▶ [Text passage]:
++++++++

Do not let client code pick ids

I am having a discussion over on Meteor Hacks about how bad it is to let the client code pick ids.

The meteorhacks post shows how to make new items show up in a sample Meteor program before the server has completed its processing. The meteor folks call it latency compensation.

The problem is that latency compensation (in its current form) relies on the client code choosing the permanent id.

Template.addPost.events({
  "click button": function() {
    var title = $('#title').val();
    var content = $('#content').val();

    var post = {
      title: title,
      content: content,
      _id: Meteor.uuid()
    };

    Meteor.call('addPost', post, function(err) {
      if(err) {
        alert(err.reason);
      }
    });

    Router.go('/post/' + post._id);
  }
});

Key points for non-Meteor developers to be aware of:

  1. Meteor is a node.js framework. Server code is in javascript
  2. good Meteor code is written so as to be used both on the client and the server.
  3. Meteor has a ‘minimongodb’ that acts as a partial cache of the items in the server database.

Now if we rely on the client to select the database ids used by the server, there are a number of interesting attacks.

The original example was inserting new Posts. If we wanted to make a more exciting example, a permission table (i.e. Users or Roles could be the attack target).

++++++++

▶ [Material provided]:
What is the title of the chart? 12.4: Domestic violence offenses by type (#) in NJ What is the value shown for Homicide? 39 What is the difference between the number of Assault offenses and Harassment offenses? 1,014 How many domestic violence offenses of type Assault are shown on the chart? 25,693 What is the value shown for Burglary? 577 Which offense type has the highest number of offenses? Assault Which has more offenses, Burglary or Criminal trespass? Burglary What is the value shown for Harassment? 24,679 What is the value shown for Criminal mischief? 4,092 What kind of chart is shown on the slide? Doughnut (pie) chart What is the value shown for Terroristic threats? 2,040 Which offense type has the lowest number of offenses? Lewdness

++++++++

▶ [Work task]:
Summarize the text on client-chosen ids in two sentences.

▶ [Completed task]:
The text argues that client code should not pick ids, noting a Meteor Hacks post that shows new items appearing in a sample Meteor program before the server has finished its processing, a technique Meteor calls latency compensation. In its current form, latency compensation relies on the client choosing the permanent id, and letting the client select the database ids used by the server opens the way to a number of attacks.